Allen focuses on the pattern-setting Virginia colony in the late seventeenth- and early eighteenth-century Anglo-American plantation colonies. He discusses the reduction of tenants and wage-laborers to chattel bond-servants in the 1620s and explains that this was a qualitative break from the condition of laborers in England and from long established English labor law, that it was not a feudal carryover, that it was imposed under capitalism, and that it was an essential precondition of the emergence of the lifetime hereditary chattel bond-servitude imposed upon African-American laborers under the system of racial slavery. Allen describes how, throughout much of the seventeenth century, the status of African-Americans was indeterminate (because it was still being fought out) and he details the similarity of conditions for African-American and European-American laborers and bond-servants. He also documents many significant instances of labor solidarity and unrest, especially during the 1660s and 1670s. Most important in this respect is his analysis of the civil war stage of Bacon’s Rebellion when "foure hundred English and Negroes in Arms" fought together demanding freedom from bondage.

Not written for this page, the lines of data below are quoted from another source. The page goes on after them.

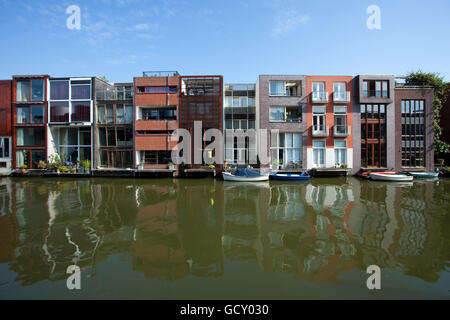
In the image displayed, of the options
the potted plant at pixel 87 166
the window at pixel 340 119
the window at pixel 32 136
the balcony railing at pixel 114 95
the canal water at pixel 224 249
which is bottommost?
the canal water at pixel 224 249

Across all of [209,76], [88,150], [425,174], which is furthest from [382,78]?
[88,150]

It was in the period after Bacon's Rebellion that the “white race” was invented as a ruling-class social control formation. Allen describes systematic ruling-class policies, which conferred “white race” privileges on European-Americans while imposing harsher disabilities on African-Americans resulting in a system of racial slavery, a form of racial oppression that also imposed severe racial proscriptions on free African-Americans. He emphasizes that when African-Americans were deprived of their long-held right to vote in Virginia and Governor William Gooch explained in 1735 that the Virginia Assembly had decided upon this curtailment of the franchise in order "to fix a perpetual Brand upon Free Negros & Mulattos," it was not an "unthinking decision." Rather, it was a deliberate act by the plantation bourgeoisie and was a conscious decision in the process of establishing a system of racial oppression, even though it entailed repealing an electoral principle that had existed in Virginia for more than a century.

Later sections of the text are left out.